**RECORDS**:
────────
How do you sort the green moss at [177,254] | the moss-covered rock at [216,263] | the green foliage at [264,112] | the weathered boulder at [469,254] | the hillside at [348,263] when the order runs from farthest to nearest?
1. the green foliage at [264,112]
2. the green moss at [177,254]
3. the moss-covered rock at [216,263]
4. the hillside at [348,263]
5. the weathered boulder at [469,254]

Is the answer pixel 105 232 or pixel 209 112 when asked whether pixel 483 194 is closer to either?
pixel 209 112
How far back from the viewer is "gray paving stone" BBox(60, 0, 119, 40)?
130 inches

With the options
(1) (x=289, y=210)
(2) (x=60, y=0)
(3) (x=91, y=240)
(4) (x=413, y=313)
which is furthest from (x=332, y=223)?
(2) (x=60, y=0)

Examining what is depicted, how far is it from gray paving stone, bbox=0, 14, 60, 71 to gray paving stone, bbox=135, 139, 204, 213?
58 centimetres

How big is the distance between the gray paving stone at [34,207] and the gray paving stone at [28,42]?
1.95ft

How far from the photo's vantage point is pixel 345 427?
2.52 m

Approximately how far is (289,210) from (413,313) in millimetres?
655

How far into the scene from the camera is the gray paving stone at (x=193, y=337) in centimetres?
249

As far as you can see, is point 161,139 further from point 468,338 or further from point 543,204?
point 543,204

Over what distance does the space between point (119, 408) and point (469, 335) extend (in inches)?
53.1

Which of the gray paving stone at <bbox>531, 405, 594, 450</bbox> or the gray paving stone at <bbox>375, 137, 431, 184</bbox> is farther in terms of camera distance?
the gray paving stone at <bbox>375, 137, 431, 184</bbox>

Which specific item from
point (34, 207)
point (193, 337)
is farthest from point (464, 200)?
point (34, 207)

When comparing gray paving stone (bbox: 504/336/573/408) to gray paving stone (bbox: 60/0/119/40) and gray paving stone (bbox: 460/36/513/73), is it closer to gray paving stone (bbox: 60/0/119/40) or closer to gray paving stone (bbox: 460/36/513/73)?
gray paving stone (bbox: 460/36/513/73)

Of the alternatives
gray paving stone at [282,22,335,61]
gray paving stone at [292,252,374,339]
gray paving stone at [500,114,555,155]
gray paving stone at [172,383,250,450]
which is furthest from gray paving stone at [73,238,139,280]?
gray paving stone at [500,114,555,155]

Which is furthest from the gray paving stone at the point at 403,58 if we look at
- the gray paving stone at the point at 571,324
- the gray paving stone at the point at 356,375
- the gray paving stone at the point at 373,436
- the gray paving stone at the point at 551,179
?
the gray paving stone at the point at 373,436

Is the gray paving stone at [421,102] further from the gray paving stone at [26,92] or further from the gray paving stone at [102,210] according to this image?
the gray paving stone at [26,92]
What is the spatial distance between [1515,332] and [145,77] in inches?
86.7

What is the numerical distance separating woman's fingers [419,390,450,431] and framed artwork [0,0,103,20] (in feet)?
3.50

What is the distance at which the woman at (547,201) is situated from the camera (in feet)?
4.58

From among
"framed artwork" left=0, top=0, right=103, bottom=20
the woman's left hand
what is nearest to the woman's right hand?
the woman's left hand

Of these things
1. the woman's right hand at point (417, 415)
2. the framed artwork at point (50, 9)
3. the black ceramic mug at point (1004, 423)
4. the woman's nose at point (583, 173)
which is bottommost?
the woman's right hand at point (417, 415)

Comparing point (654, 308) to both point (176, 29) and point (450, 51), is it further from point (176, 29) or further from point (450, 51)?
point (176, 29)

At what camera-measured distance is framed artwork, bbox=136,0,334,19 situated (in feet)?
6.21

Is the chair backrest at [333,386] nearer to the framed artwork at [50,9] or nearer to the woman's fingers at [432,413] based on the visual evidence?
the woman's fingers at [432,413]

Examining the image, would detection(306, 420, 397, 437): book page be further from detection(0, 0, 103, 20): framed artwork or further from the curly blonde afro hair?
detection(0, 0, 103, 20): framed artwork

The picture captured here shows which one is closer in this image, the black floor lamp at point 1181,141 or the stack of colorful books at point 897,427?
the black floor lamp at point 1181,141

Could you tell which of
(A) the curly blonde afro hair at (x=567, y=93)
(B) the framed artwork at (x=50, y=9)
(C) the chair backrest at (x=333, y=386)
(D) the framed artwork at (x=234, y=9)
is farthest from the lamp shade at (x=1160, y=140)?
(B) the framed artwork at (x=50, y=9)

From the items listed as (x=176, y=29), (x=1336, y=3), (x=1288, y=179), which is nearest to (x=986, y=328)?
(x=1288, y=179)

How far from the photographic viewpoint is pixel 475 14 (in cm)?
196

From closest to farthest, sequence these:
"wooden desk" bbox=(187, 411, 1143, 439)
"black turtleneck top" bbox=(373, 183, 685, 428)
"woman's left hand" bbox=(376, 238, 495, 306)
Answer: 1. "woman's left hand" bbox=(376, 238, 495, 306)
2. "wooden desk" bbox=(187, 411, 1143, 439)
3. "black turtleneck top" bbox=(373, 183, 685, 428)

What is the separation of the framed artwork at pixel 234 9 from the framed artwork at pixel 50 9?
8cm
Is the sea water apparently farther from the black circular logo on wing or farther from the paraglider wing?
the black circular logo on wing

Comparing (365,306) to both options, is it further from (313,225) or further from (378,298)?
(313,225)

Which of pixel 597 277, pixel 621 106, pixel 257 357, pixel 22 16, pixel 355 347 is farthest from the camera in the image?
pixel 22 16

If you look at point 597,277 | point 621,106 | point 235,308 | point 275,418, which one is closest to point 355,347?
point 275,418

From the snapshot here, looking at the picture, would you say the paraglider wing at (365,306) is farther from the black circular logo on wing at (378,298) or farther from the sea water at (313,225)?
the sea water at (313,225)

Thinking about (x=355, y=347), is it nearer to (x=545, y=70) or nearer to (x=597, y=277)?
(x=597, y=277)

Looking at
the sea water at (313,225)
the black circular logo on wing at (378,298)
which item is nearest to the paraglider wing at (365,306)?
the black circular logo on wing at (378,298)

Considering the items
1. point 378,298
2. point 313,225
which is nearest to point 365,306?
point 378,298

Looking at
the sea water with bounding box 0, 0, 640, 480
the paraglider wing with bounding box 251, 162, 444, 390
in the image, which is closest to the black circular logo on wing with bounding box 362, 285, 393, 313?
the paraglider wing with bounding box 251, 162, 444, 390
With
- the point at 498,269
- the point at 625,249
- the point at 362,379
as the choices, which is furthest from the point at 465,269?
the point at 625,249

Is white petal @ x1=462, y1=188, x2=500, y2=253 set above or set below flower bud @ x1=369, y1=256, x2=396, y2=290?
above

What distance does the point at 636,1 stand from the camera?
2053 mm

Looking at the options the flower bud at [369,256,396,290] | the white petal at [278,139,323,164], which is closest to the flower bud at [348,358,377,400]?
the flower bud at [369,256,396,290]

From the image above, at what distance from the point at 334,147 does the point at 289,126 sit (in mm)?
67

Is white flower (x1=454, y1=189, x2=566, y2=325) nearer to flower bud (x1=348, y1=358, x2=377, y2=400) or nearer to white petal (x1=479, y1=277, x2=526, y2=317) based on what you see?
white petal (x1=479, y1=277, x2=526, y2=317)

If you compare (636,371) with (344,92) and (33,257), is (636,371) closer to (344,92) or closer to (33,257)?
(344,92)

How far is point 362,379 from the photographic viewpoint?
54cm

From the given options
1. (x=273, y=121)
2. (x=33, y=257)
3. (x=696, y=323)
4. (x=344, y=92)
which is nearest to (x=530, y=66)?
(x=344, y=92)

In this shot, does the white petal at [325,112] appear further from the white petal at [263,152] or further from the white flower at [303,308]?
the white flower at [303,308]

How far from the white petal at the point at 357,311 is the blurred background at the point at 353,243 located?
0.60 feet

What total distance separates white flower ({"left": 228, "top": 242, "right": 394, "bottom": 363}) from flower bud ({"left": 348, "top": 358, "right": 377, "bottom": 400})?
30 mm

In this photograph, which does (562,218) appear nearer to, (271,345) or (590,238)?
────────
**SET EXERCISE**: Retype only the lines running from the line with "Is white petal" to the end of the listing, including both of those lines.

**SOLUTION TO THE PROBLEM**:
Is white petal @ x1=462, y1=188, x2=500, y2=253 set above or set below flower bud @ x1=369, y1=256, x2=396, y2=290?
above

What distance does the point at 636,1 stand from the camera?
2053 mm

Looking at the options the flower bud at [369,256,396,290] | the white petal at [278,139,323,164], which is closest to the flower bud at [348,358,377,400]?
the flower bud at [369,256,396,290]

From the image above, at what distance from the point at 334,147 does the point at 289,126 sit (in mm)?
67

Is white flower (x1=454, y1=189, x2=566, y2=325) nearer to flower bud (x1=348, y1=358, x2=377, y2=400) or nearer to white petal (x1=479, y1=277, x2=526, y2=317) based on what you see?
white petal (x1=479, y1=277, x2=526, y2=317)

If you compare (636,371) with (344,92) and (33,257), is (636,371) closer to (344,92) or closer to (33,257)?
(344,92)

How far is point 362,379 from the photographic viewpoint?
54cm

From the given options
1. (x=273, y=121)
2. (x=33, y=257)
3. (x=696, y=323)
4. (x=344, y=92)
which is nearest to (x=530, y=66)?
(x=344, y=92)

In this shot, does the white petal at [325,112] appear further from the white petal at [263,152] or further from the white flower at [303,308]?
the white flower at [303,308]

How far from the white petal at the point at 357,311 is the blurred background at the point at 353,243 located?
0.60 feet

What total distance separates white flower ({"left": 228, "top": 242, "right": 394, "bottom": 363}) from flower bud ({"left": 348, "top": 358, "right": 377, "bottom": 400})?
30 mm

In this photograph, which does (562,218) appear nearer to, (271,345) or (590,238)?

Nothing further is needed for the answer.